Foi uma sorte, porque os resultados foram visivelmente diferentes para as duas gerações.

Enquanto as personalidades do grupo mais jovem permaneceram mais ou menos as mesmas no geral, os traços de personalidade do grupo mais velho começaram a mudar, de modo que, em média, eles se tornaram menos abertos e extrovertidos, assim como menos agradáveis e conscientes.

As mudanças benéficas que vinham ocorrendo ao longo de suas vidas começaram a se reverter.

"Acho que faz sentido, porque na velhice as coisas começam a acontecer com as pessoas num ritmo mais rápido", explica Mõttus, destacando que a saúde do grupo mais velho pode ter piorado e é provável que elas tenham começado a perder amigos e familiares.

"Isso tem um certo impacto em sua participação ativa no mundo."

Ninguém investigou ainda se essa tendência continuaria após os 100 anos.

Pesquisas sobre japoneses centenários mostram que eles tendem a obter uma pontuação alta em conscienciosidade, extroversão e abertura, mas podem ter apresentado mais essas características desde o início, e talvez isso até tenha contribuído para sua longevidade.

Na verdade, nossa personalidade está intrinsecamente ligada ao nosso bem-estar à medida que envelhecemos.

Por exemplo, aqueles com maior autocontrole são mais propensos a ser saudáveis ​​na idade adulta; mulheres com níveis mais elevados de neurose são mais suscetíveis a apresentar sintomas durante a menopausa; e um certo grau de narcisismo foi associado a taxas mais baixas de solidão, o que por si só é um fator de risco para morte precoce.

No futuro, compreender como certos traços da personalidade estão ligados à nossa saúde — e como podemos esperar que nossa personalidade evolua ao longo da nossa vida — pode ajudar a prever quem tem mais risco de sofrer de certos problemas de saúde e assim intervir.

"Eu estava dando uma palestra ontem em uma prisão", conta Mõttus. "E uma questão na qual eles estavam realmente interessados era: as pessoas mudam?
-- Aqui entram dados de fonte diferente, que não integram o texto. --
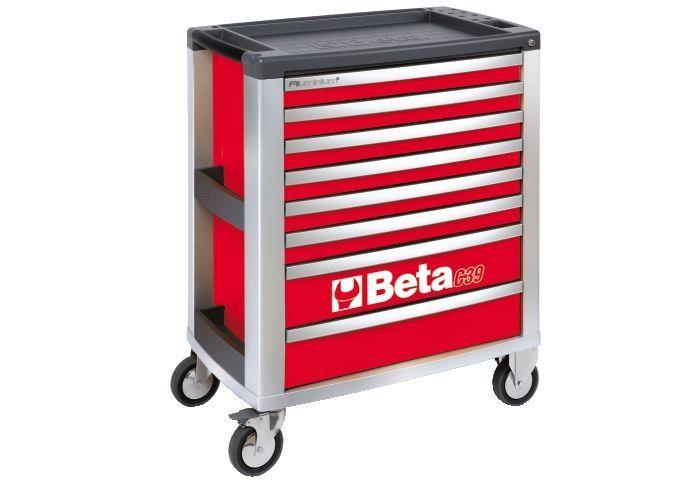 Dulap mobil cu 8 sertare din aluminiu, gri BETA C39 G/8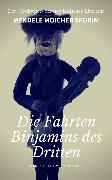 Cover-Bild zu eBook Die Fahrten Binjamins des Dritten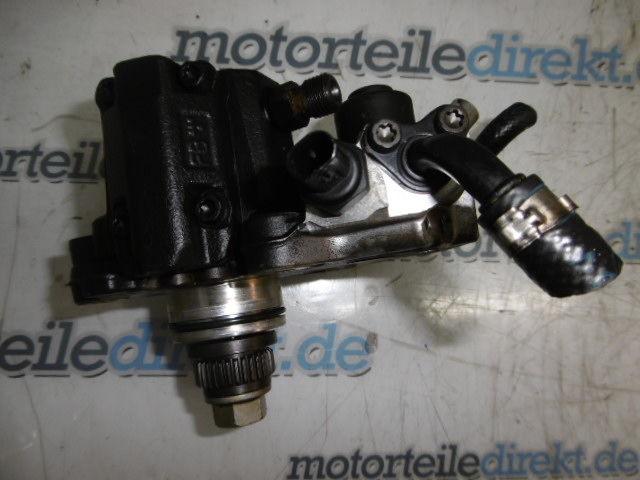 Einspritzpumpe Mercedes Benz W204 C220 E250 CDI OM651 651.911 A6510701701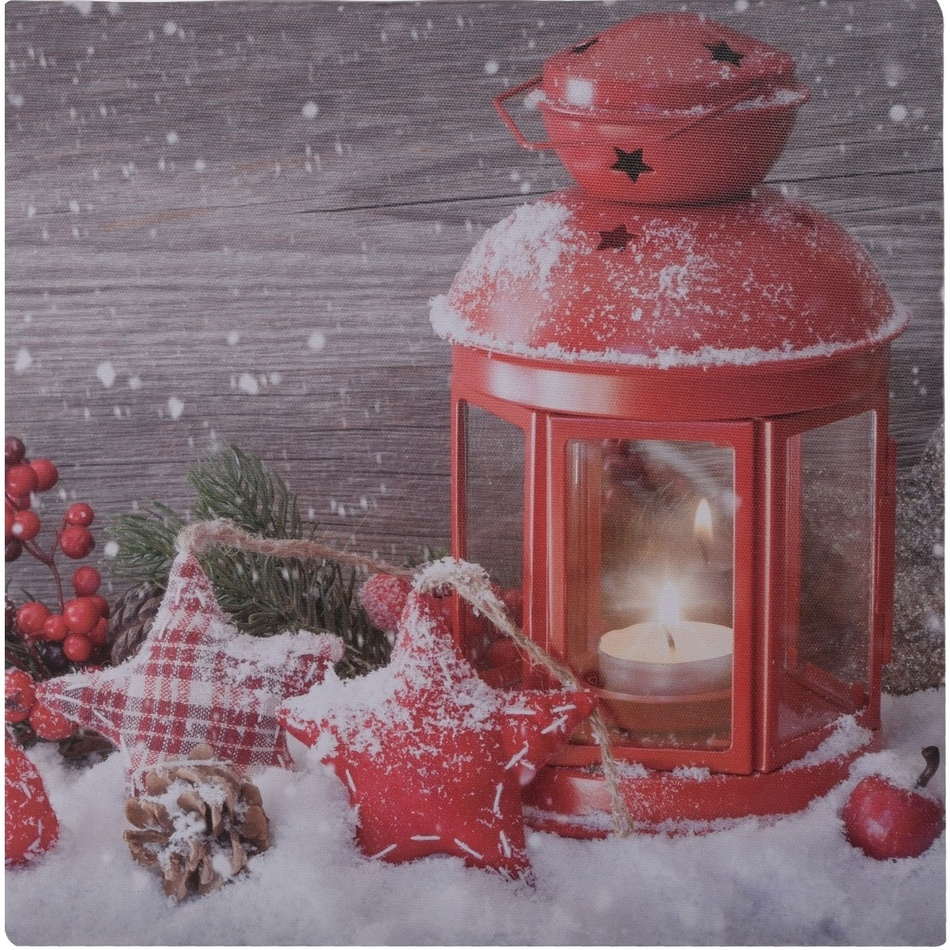 LED Obraz na plátně Lanterne rouge, 30 x 30 cm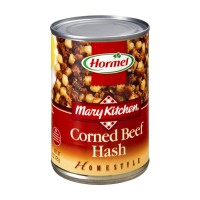 Hormel Mary Kitchen Corned Beef Hash -15.0 OZ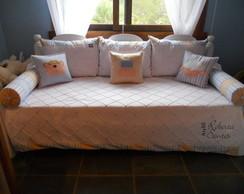Kit para cama auxiliar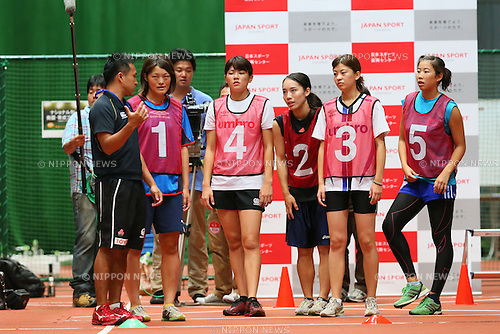 (L to R) <br /> Tomomi Kozasa, <br /> Mizuno Hagiwara, <br /> Shuri Yahata, <br /> Yuki Wakita, <br /> Hinata Oka, <br /> SEPTEMBER 14, 2013 : <br /> National talent identification and development project <br /> First shot &quot;Tall x Speed x Women&quot; <br /> at JISS, Tokyo, Japan. <br /> (Photo by YUTAKA/AFLO SPORT) [1040]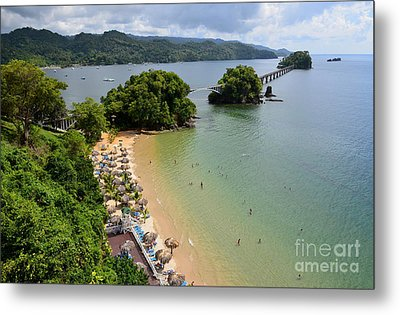 Metal Print featuring the photograph Samana In Dominican Republic by Jola Martysz
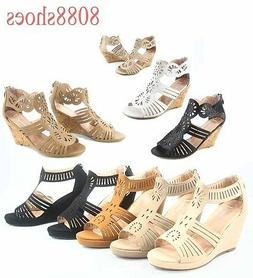 Women's OpenToe Wedge Heel Plaform Ankle Strap Sandals Shoes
A conclusão geral é que sim, elas mudam."

Isso significa que, na opinião dele, não há nenhuma evidência forte para sugerir que as pessoas podem usar sua personalidade como desculpa para seu comportamento.

O conhecimento de que nossas personalidades mudam ao longo de nossas vidas, quer a gente queira ou não, é uma prova útil de como elas são maleáveis.

"É importante que saibamos disso", afirma Damian.

"Por muito tempo, as pessoas pensaram que não."

"Agora estamos vendo que nossa personalidade pode se adaptar e isso nos ajuda a enfrentar os desafios que a vida nos apresenta", acrescenta.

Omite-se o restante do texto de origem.